# Set task 1:
Could you reproduce the memory-reclaim discussion from the words "Huang, Ying April" through the words "is completely OK.", putting "swap space" in place of "swap storage"?
# Set task 2:
Can you carry the memory-reclaim discussion forward from the point where it stops?

━━━ Extract to read ━━━

I was thinking about typical large in memory processing (e.g. in memory
databases) where the hot part of the working set is only a portion and
spilling over to a slower memory can be still benefitial because IO +
data preprocessing on cold data is much slower.
Huang, Ying April 21, 2021, 2:39 a.m. UTC | #4
Michal Hocko <mhocko@suse.com> writes:

> On Fri 16-04-21 07:26:43, Dave Hansen wrote:
>> On 4/16/21 5:35 AM, Michal Hocko wrote:
>> > - Anonymous pages are bit tricky because they can be demoted even when
>> >   they cannot be reclaimed due to no (or no available) swap storage.
>> >   Unless I have missed something the second round will try to reclaim
>> >   them even the later is true and I am not sure this is completely OK.
>> 
>> What we want is something like this:
>> 
>> Swap Space / Demotion OK  -> Can Reclaim
>> Swap Space / Demotion Off -> Can Reclaim
>> Swap Full  / Demotion OK  -> Can Reclaim
>> Swap Full  / Demotion Off -> No Reclaim
>> 
>> I *think* that's what can_reclaim_anon_pages() ends up doing.  Maybe I'm
>> misunderstanding what you are referring to, though.  By "second round"

━━━ Recorded information ━━━

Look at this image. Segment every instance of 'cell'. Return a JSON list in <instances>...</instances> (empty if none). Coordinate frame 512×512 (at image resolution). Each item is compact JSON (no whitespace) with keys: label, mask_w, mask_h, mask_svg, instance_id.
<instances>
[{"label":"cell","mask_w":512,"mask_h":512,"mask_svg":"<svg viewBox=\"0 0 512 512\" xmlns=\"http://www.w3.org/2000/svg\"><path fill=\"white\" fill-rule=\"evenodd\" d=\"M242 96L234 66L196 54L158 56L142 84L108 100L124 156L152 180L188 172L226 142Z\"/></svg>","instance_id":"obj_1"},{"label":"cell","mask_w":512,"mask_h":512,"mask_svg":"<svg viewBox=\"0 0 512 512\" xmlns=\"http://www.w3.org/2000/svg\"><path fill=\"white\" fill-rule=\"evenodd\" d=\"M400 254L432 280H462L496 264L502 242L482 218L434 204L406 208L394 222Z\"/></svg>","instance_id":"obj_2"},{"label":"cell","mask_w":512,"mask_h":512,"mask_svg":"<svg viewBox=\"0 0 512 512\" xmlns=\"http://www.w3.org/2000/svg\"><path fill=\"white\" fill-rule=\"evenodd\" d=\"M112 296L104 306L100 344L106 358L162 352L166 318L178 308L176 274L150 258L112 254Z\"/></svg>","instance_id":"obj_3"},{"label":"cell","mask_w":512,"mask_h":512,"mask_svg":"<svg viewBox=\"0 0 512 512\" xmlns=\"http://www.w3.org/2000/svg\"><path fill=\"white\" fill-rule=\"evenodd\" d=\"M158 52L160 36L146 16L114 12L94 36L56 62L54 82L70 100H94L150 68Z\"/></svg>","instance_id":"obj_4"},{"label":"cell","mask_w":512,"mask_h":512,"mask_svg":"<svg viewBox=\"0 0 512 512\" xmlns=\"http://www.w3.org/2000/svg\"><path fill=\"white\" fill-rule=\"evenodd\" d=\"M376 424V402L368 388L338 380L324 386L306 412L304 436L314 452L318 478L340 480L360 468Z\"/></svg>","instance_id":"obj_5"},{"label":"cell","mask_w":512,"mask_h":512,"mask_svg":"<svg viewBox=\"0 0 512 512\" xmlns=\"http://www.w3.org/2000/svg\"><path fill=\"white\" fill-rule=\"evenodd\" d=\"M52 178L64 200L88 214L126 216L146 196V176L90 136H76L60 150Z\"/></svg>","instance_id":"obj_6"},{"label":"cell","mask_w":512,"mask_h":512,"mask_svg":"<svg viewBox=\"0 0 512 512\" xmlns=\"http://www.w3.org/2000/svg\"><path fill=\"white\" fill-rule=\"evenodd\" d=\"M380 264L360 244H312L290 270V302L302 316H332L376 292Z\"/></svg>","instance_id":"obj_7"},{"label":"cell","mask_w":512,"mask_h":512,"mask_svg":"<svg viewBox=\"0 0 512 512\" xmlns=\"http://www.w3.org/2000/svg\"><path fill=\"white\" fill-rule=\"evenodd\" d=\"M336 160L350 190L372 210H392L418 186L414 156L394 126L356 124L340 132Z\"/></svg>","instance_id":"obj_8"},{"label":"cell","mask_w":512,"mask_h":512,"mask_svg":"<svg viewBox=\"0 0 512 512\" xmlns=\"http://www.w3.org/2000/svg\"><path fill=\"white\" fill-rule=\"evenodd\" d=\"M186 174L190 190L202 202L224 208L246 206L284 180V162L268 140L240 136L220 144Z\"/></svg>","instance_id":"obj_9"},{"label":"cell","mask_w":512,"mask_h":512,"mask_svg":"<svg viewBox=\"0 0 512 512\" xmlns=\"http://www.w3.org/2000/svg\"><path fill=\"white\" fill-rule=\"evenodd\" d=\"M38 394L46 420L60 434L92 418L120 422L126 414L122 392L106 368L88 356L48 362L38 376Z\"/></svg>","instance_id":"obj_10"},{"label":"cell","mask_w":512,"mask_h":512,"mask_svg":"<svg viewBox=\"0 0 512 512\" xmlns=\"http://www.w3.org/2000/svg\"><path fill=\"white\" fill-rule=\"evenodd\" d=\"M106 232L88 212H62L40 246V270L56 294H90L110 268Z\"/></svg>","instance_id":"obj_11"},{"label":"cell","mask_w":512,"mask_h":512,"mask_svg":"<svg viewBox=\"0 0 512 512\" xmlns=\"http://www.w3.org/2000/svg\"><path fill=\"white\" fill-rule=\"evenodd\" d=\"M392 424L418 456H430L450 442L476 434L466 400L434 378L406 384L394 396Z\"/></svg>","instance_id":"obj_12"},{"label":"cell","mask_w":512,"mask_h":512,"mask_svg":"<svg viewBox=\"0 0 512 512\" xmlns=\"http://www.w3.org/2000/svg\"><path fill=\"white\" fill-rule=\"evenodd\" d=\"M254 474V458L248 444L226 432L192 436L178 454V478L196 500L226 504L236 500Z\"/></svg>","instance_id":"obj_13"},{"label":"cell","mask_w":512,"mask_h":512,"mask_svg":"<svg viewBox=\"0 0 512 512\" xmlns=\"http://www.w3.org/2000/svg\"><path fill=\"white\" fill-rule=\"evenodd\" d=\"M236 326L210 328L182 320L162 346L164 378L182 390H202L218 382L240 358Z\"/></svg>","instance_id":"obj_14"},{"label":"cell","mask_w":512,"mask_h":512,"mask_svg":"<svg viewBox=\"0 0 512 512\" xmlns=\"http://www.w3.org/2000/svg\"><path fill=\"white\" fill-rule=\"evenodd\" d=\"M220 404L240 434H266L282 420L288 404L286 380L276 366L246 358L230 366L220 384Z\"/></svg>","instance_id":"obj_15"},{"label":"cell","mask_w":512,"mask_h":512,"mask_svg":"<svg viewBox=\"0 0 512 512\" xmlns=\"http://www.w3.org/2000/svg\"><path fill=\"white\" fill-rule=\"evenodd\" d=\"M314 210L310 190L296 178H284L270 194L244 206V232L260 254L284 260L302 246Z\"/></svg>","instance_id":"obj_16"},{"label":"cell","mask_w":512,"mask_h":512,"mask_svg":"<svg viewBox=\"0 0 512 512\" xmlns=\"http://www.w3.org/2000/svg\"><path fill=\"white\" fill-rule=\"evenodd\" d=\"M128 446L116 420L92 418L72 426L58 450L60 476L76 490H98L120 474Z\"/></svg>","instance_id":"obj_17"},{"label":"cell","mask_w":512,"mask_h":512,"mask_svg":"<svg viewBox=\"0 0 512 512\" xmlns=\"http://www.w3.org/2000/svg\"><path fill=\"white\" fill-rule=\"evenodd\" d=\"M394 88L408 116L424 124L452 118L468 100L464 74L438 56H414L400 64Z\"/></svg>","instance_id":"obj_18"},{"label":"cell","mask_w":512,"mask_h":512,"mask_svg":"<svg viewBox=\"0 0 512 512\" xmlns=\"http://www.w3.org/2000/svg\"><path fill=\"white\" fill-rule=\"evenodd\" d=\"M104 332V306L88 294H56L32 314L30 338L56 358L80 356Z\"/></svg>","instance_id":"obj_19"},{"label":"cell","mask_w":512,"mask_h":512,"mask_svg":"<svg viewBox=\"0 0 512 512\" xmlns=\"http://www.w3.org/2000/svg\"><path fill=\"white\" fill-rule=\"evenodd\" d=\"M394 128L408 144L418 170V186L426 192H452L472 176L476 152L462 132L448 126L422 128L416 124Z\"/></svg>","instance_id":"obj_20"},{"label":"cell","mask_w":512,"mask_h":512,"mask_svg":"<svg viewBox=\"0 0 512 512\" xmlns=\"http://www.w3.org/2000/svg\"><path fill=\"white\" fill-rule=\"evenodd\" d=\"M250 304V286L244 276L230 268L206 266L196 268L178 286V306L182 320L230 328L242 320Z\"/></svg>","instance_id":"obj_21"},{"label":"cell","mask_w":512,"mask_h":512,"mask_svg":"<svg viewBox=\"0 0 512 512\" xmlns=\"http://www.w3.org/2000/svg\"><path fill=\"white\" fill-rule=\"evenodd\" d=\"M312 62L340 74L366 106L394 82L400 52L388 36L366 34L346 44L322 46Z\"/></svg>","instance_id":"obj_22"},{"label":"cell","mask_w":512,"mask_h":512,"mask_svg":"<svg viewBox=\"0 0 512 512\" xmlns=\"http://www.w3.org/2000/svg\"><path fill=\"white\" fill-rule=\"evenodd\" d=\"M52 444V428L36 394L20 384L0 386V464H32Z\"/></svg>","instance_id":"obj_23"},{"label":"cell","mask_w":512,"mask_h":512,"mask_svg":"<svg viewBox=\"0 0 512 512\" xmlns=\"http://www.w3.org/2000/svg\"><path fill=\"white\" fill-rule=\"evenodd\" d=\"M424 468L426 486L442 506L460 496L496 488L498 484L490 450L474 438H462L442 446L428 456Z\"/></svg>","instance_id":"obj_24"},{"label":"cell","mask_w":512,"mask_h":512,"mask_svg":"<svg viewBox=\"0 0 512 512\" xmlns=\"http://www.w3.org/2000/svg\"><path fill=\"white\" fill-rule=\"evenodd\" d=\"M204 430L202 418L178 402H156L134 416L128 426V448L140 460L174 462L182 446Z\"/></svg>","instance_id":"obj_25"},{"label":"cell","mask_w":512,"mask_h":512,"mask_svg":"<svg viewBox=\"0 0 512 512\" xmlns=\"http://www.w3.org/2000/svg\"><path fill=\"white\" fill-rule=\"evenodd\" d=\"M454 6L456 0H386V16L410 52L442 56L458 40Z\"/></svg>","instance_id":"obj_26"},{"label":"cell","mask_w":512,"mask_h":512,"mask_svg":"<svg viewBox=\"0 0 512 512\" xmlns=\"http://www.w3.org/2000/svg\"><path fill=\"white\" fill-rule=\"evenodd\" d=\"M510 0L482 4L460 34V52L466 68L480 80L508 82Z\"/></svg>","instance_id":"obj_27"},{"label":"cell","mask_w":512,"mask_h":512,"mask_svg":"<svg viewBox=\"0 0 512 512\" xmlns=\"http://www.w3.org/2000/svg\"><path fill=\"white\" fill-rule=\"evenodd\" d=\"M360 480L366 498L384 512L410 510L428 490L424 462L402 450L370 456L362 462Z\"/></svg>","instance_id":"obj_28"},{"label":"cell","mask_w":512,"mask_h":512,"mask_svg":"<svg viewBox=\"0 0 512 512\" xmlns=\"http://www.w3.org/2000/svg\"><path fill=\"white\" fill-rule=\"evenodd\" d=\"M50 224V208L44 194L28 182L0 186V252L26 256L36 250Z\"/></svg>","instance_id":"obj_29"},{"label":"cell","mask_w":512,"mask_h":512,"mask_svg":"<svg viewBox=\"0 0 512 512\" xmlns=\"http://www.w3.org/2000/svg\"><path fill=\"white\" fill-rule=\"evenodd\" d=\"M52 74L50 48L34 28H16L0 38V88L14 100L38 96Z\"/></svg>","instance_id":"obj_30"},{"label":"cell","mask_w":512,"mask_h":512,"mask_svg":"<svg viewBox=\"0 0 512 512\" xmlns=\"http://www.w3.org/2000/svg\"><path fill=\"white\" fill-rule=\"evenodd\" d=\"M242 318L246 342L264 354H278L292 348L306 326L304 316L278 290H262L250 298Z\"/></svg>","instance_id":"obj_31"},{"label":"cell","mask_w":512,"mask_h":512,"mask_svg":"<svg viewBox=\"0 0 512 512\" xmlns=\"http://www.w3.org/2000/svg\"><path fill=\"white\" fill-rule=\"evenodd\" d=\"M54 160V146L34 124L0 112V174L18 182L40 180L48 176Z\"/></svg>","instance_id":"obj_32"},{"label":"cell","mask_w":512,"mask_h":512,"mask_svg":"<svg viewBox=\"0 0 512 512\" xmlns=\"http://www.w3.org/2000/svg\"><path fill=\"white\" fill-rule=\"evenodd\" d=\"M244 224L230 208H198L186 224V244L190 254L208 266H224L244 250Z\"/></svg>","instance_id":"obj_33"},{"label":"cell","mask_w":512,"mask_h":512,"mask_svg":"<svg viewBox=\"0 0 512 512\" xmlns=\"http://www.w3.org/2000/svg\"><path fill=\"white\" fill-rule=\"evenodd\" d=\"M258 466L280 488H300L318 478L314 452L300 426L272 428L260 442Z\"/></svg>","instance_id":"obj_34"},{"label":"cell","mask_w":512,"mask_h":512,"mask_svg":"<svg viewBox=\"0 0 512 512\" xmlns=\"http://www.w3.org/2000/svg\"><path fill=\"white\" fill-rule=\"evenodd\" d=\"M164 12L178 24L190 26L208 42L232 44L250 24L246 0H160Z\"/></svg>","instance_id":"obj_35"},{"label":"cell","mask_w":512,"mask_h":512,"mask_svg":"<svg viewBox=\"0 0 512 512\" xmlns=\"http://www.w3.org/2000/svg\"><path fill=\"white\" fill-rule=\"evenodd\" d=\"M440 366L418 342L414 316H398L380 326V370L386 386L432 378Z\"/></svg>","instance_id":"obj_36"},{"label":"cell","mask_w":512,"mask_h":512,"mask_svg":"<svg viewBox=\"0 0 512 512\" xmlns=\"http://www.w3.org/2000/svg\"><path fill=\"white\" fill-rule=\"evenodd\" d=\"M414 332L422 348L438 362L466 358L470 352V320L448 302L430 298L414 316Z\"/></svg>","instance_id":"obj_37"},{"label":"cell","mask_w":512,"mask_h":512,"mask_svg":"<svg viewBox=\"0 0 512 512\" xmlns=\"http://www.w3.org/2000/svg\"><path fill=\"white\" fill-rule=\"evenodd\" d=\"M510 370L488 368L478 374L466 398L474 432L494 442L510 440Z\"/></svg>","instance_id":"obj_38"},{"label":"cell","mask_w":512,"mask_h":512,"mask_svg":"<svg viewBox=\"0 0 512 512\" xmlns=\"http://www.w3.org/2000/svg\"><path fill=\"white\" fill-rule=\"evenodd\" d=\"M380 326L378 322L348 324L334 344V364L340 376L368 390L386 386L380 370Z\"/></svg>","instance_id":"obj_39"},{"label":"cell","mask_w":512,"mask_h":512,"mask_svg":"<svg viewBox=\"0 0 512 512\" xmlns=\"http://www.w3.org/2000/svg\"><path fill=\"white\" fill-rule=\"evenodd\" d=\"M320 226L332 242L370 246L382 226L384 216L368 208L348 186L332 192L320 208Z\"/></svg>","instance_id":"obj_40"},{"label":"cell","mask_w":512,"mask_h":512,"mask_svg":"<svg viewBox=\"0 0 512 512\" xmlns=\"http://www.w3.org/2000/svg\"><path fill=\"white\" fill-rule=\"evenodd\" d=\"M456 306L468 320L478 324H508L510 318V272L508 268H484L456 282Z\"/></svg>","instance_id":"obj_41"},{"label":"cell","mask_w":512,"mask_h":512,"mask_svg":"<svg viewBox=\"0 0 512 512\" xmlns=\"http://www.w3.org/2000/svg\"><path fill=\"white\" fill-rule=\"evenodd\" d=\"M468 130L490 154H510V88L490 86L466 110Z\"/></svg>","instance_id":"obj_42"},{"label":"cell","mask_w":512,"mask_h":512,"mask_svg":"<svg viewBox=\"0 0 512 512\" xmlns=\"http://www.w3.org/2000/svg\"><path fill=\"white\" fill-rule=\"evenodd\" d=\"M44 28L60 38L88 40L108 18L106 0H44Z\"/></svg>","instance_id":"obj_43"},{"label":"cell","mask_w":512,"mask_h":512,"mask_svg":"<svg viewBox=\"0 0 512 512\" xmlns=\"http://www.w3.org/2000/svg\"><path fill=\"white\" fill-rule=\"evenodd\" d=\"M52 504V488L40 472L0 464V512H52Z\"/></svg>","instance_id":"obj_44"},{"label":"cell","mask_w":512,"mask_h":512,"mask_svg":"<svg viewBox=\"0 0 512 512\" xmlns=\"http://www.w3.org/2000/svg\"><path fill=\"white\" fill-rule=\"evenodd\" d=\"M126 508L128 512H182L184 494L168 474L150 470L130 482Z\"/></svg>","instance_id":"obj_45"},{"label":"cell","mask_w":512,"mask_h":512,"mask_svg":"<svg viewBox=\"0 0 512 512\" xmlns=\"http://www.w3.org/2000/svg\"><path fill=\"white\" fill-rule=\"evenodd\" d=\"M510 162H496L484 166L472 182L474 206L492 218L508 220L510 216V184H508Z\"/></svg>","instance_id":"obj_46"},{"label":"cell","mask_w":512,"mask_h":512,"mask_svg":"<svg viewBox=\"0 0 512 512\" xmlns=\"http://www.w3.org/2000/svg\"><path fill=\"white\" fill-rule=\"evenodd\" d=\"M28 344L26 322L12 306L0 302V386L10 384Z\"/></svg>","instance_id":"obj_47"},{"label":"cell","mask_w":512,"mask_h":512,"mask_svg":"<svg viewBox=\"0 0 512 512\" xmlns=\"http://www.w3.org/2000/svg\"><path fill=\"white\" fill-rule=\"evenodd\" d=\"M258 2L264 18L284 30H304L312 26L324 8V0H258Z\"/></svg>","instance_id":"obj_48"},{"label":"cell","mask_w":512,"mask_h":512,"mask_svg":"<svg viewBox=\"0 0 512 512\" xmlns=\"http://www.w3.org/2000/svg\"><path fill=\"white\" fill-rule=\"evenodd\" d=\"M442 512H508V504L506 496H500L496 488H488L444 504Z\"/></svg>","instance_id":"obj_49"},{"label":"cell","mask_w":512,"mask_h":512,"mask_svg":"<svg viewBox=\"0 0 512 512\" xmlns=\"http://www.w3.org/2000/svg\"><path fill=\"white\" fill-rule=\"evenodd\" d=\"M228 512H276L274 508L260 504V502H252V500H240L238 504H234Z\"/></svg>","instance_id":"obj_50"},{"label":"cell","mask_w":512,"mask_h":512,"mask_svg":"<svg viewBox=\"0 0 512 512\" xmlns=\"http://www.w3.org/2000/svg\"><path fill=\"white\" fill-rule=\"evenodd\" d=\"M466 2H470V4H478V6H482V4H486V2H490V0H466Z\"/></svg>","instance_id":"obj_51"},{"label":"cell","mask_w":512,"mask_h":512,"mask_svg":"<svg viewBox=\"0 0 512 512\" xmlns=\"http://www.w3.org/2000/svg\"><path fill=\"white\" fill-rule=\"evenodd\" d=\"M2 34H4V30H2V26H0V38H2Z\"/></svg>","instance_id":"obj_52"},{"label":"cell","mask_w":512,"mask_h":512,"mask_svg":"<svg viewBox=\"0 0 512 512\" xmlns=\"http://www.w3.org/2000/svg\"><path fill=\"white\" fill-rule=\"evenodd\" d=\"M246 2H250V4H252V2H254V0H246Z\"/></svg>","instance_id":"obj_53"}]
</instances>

━━━

# Task answer 1:
Huang, Ying April 21, 2021, 2:39 a.m. UTC | #4
Michal Hocko <mhocko@suse.com> writes:

> On Fri 16-04-21 07:26:43, Dave Hansen wrote:
>> On 4/16/21 5:35 AM, Michal Hocko wrote:
>> > - Anonymous pages are bit tricky because they can be demoted even when
>> >   they cannot be reclaimed due to no (or no available) swap space.
>> >   Unless I have missed something the second round will try to reclaim
>> >   them even the later is true and I am not sure this is completely OK.

# Task answer 2:
>> did you mean when we do reclaim on a node which is a terminal node?
>
> No, I mean the migration failure case where you splice back to the page
> list to reclaim. In that round you do not demote and want to reclaim.
> But a lack of swap space will make that page unreclaimable. I suspect
> this would just work out fine but I am not sure from the top of my head.

I have tested this via injecting some migration errors (returning 0 from
demote_page_list() before migration) on a system without swap.  The
system can still work properly.  In ftrace, I can find add_to_swap() are
called much more times, and it can deal with the situation where the
swap space isn't available.

Best Regards,
Huang, Ying
Huang, Ying May 7, 2021, 6:14 a.m. UTC | #5
Hi, Michal,

Michal Hocko <mhocko@suse.com> writes:

[...]

>> 
>> > Btw. do you have any numbers from running this with some real work
>> > workload?
>> 
>> Yes, quite a bit.  Do you have a specific scenario in mind?  Folks seem
>> to come at this in two different ways:
>> 
>> Some want to know how much DRAM they can replace by buying some PMEM.
>> They tend to care about how much adding the (cheaper) PMEM slows them
>> down versus (expensive) DRAM.  They're making a cost-benefit call
>> 
>> Others want to repurpose some PMEM they already have.  They want to know
>> how much using PMEM in this way will speed them up.  They will basically
>> take any speedup they can get.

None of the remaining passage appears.